Others suffered in the flood but not to the level that is funded by Restore Louisiana, she said. That federally funded program provides assistance only for people who had more than $8,000 worth of FEMA-verified damage or a foot of water.
At the meeting of the Tangilena group in Hammond earlier this month, a disaster case manager presented the story of a single-income family living in a home that suffered a roof leak during the August 2016 flood. It also had damaged siding and floors but did not meet the damage threshold for Restore.
In other cases, people were the victims of contractor fraud but paid in cash or without receipts, which makes it difficult to justify to the Restore program, Pritchett said.
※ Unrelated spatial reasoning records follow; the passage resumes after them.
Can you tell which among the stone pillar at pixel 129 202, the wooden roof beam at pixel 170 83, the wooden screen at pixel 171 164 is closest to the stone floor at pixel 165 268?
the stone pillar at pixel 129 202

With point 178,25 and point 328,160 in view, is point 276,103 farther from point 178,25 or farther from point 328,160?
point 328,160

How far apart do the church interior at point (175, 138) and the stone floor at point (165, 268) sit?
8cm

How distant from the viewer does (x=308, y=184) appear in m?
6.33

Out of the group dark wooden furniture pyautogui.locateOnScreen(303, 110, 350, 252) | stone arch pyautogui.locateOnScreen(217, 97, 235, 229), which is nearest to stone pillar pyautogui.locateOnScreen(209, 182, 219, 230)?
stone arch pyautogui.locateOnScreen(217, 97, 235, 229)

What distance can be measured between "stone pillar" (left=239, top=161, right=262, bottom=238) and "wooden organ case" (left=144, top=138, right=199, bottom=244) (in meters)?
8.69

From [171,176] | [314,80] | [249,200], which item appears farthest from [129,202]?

Or having received the mobile home replacement from the Restore program, people still need help adding a septic system or moving an electric pole.
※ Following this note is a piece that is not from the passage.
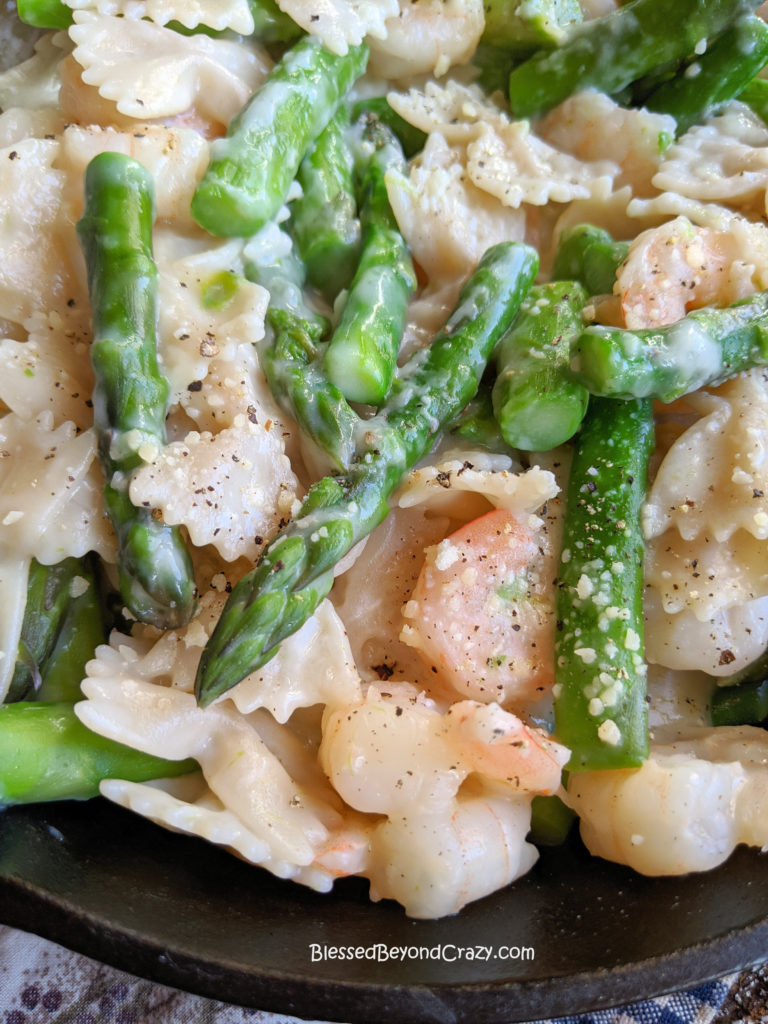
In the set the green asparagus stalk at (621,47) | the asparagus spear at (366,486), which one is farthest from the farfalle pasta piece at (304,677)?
the green asparagus stalk at (621,47)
Much of the work of long-term recovery groups is coming to an end _ despite considerable remaining need, leaders of the groups said.
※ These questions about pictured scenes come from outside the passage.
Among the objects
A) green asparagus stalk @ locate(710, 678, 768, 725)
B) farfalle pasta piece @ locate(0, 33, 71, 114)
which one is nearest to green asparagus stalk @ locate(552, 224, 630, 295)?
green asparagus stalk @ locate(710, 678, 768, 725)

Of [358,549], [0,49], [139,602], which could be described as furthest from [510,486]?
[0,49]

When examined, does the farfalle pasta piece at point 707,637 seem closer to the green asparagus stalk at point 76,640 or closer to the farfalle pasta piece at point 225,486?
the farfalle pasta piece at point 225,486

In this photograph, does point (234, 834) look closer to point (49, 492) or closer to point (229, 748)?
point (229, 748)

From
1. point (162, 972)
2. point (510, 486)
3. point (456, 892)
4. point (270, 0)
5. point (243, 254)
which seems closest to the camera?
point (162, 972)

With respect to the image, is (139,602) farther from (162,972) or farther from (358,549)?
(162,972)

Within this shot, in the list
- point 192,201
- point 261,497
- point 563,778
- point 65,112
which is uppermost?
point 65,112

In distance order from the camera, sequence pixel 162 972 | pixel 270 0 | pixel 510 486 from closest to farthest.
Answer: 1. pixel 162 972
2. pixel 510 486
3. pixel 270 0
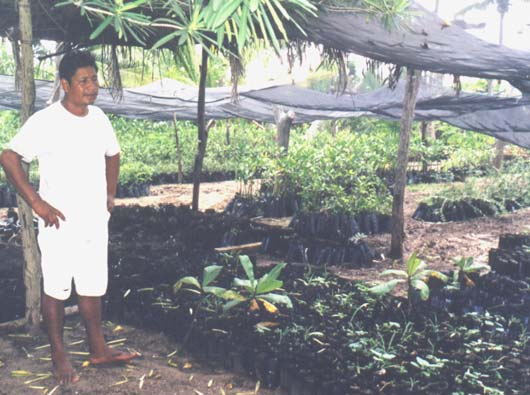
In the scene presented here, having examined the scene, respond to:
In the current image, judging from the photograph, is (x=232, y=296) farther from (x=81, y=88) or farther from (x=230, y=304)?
(x=81, y=88)

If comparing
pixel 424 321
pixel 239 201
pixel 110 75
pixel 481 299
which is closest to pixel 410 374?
pixel 424 321

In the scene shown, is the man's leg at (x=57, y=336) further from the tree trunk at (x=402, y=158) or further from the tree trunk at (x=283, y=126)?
the tree trunk at (x=283, y=126)

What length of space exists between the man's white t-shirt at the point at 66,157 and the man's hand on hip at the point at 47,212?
0.06 meters

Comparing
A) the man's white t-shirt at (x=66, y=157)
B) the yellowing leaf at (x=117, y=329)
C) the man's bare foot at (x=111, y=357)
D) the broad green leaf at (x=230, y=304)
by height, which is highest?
the man's white t-shirt at (x=66, y=157)

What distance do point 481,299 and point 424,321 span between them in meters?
0.76

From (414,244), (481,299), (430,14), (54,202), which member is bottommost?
(414,244)

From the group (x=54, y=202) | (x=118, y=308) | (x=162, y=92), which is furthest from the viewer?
(x=162, y=92)

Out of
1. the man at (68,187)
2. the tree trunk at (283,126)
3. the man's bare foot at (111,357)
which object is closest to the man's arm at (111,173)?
the man at (68,187)

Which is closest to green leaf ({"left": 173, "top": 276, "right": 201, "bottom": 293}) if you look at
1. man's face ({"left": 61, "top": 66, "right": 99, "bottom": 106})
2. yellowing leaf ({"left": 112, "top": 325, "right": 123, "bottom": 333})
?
yellowing leaf ({"left": 112, "top": 325, "right": 123, "bottom": 333})

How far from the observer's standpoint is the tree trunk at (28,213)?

By one measure: There are 1,007 households around the state still living in their manufactured housing units, according to FEMA. There are 532 units remaining in East Baton Rouge and 298 in Livingston. The deadline to move out is May 15.
The reason for the wind-down in Livingston and East Baton Rouge parishes has to do with funding and case managers, group leaders said.
Funds from two of the three major funders of Rebuild Livingston have been nearly spent, leaving the Methodists as the last funder at the table, said Kayla Atkinson, executive director of Rebuild Livingston.
Meanwhile, Catholic Charities will be wrapping up its contract with the state in August, a source of concern for the long-term recovery groups that rely on the organization to identify and manage the cases.
“As Catholic Charities closes out, we’ll see the needs none of us know how to address,” Atkinson said.
The state contract with FEMA for disaster case management funding ends in August, but the state plans to request a time extension, said Pat Forbes, director of the Office of Community Development, which oversees the grant. Although Catholic Charities Diocese of Baton Rouge plans to leave the program in August and has already been drawing down case managers, the state is working with other nonprofits to provide similar services, Forbes said.
Laraine Waughtal, director of the Office of Mission Engagement and Outreach for the Louisiana United Methodist Conference, said she is planning to rely more on her own 10 case managers to handle people, including those who learn they are ineligible for help from the Restore Louisiana program.
The Tangilena group expects it can continue longer. The Methodist conference has committed to funding through August 2019 and the United Way of Southeast Louisiana has committed to funding through the end of the year. The group also has a commitment from World Renew to keep supplying volunteer labor and relationships with other home building nonprofits.
“We will never have enough to do (something) for everybody,” said Jamene Dahmer, senior vice president for long-term recovery at the United Way of Southeast Louisiana. “However, we will continue to do everything we can until we have extended every resource we have.”